Beach Boys vs. Cars = Victory to the Beach Boys by a TKO (if you're wondering)...

seeing them with Brian Wilson in Chicago in May

MountainManZach 9:26 AM  

I was stymied for a while when I plunked in cORmoraNtQUILLS. Seemed reasonable, albeit unwieldy.

Tobias Duncan 9:29 AM  

Living a mile or so from a reservation I can tell you that no one ever calls themselves an Amerindian(wow that made it past spellcheck!).

I will take The Monkeys over THECARS any day of the week.I wrote a tribute song a few years ago with some friends called "Everybody's Mother Loves Neil Diamond" that included the line"hey hey , he even wrote for the Monkeys"

This MEADOWLARK seems to be a huge nobody. Can anyone vouch for him? I am assuming its Don Julian who does not even have a photo on his scanty wikipedia page.

Thanks for all the support/advice/sympathy/ and links both funny and sappy( I am a sucker for those) yesterday.
I still have a Weimaraner to help assuage the pain.He has no idea why is getting so much attention.

evil doug 9:34 AM  
This comment has been removed by the author.
orangeblossomspecial 9:35 AM  

Couldn't get the NE corner because I inserted granolA early and couldn't get rid of it.

There's another song embedded in the puzzle. Mel Blanc recorded "I taut I TAW a puddy tat" (48A) in the 1940s.

evil doug 9:41 AM  

If you love us so much, how come you can't spell our name?

The Monkees (except Davy Jones)

Tobias Duncan 9:48 AM  

Rex totally got me with that Valli pic.I actually believed there was a little known crooner called the MEADOWLARK.I am going back to bed.
I should admit that I did a bit of drinking last night with the guys...

Bob Kerfuffle 9:54 AM  

A little learning is a dangerous thing . . . or at least, a little almost learning . . . Working off the "I" from MICA, I confidently threw in IDEOMENO at 2 D. Took a while to get to IDOMENEO.

> _What this exercise asks_:
**1.** According to the comment thread, who recorded "I taut I TAW a puddy tat"?
**2.** Return the listing's lines unchanged, from its first line up to and including the line with "which is the uppermost one?".

> _Data for the task_:
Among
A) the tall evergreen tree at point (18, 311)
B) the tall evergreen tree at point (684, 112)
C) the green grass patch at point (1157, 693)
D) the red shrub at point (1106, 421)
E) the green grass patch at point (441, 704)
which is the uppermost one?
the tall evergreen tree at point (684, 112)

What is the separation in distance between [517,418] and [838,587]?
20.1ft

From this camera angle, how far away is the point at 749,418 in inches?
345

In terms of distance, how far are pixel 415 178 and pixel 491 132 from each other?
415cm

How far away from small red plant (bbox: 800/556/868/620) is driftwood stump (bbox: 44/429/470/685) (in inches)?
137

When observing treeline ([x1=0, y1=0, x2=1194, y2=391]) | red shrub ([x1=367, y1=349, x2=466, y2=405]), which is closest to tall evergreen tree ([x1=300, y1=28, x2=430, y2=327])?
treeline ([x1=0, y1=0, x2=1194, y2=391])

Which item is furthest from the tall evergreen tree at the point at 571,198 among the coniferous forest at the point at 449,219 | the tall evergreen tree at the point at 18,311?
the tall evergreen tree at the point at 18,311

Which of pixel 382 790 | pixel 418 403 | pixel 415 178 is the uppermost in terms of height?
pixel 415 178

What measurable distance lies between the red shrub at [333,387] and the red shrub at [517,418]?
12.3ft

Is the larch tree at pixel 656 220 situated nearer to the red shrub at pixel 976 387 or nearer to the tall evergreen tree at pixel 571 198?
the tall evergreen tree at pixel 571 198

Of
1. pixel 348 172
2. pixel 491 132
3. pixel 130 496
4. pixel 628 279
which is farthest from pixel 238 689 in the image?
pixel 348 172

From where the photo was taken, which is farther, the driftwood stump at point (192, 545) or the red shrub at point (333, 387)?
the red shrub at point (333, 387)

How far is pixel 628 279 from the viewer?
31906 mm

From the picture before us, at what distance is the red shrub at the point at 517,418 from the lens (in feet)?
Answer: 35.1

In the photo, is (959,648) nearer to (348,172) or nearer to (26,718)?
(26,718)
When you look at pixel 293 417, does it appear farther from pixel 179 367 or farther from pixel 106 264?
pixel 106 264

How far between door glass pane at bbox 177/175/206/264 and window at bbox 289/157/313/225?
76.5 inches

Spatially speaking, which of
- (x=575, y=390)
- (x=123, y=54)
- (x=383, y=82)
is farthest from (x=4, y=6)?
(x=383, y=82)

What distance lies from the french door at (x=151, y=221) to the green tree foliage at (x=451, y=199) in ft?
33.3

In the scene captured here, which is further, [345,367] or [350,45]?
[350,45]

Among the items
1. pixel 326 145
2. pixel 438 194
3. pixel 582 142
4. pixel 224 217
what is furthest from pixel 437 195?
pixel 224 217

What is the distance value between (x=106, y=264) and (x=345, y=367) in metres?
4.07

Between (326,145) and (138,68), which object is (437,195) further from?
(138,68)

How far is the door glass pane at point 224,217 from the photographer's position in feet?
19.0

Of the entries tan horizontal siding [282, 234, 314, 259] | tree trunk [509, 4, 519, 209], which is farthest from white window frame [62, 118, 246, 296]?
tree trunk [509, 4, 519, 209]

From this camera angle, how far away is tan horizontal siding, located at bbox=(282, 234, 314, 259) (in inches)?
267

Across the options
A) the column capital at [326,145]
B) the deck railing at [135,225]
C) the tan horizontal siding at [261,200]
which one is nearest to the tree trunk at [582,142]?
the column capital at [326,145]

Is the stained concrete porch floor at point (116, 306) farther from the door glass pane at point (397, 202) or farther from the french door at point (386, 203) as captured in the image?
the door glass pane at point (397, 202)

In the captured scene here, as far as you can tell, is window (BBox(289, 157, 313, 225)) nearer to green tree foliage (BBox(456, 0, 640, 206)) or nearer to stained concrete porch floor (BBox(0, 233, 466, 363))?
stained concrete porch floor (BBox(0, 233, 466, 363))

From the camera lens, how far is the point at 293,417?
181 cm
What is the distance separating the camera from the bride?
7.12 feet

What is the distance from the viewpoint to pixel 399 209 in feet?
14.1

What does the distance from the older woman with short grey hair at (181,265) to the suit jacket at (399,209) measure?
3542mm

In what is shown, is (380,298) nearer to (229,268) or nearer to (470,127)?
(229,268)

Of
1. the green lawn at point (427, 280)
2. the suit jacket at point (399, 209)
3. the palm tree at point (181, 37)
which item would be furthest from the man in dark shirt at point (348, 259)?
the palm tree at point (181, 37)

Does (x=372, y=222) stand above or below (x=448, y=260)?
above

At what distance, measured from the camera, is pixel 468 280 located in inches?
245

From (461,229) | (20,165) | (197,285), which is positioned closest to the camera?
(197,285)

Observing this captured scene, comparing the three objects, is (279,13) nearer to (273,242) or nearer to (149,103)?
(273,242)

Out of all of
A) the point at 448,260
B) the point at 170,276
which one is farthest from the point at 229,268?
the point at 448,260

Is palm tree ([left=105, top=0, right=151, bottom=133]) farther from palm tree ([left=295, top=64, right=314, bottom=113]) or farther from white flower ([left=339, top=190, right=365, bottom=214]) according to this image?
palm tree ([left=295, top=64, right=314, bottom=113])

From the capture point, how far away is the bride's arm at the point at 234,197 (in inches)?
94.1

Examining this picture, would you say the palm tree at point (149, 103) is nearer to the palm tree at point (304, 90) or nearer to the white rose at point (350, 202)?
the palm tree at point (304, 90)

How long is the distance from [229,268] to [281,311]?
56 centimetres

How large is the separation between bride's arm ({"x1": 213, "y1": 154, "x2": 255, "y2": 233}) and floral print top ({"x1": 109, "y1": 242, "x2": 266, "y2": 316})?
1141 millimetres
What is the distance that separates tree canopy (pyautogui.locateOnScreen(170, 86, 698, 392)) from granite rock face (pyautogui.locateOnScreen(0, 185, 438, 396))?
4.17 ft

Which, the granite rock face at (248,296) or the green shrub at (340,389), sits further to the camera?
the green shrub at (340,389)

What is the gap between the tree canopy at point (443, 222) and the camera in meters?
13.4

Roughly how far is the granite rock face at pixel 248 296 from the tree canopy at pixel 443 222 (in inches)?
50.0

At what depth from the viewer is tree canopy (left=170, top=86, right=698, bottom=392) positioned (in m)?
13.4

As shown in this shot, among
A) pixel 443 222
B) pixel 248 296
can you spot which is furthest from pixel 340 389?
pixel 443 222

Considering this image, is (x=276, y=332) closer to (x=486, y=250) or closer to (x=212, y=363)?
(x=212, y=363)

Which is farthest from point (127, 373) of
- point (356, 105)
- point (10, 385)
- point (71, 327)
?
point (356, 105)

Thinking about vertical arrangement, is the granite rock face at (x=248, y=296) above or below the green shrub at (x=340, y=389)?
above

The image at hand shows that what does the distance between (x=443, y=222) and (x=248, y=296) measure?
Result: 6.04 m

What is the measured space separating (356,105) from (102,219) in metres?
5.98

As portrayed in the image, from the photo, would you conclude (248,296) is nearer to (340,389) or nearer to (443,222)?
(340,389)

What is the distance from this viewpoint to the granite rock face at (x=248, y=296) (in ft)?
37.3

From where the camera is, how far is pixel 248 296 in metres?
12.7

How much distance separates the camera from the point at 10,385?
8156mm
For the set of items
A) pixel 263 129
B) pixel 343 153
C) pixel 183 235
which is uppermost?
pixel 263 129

> _Answers_:
**1.** Mel Blanc

**2.**
Among
A) the tall evergreen tree at point (18, 311)
B) the tall evergreen tree at point (684, 112)
C) the green grass patch at point (1157, 693)
D) the red shrub at point (1106, 421)
E) the green grass patch at point (441, 704)
which is the uppermost one?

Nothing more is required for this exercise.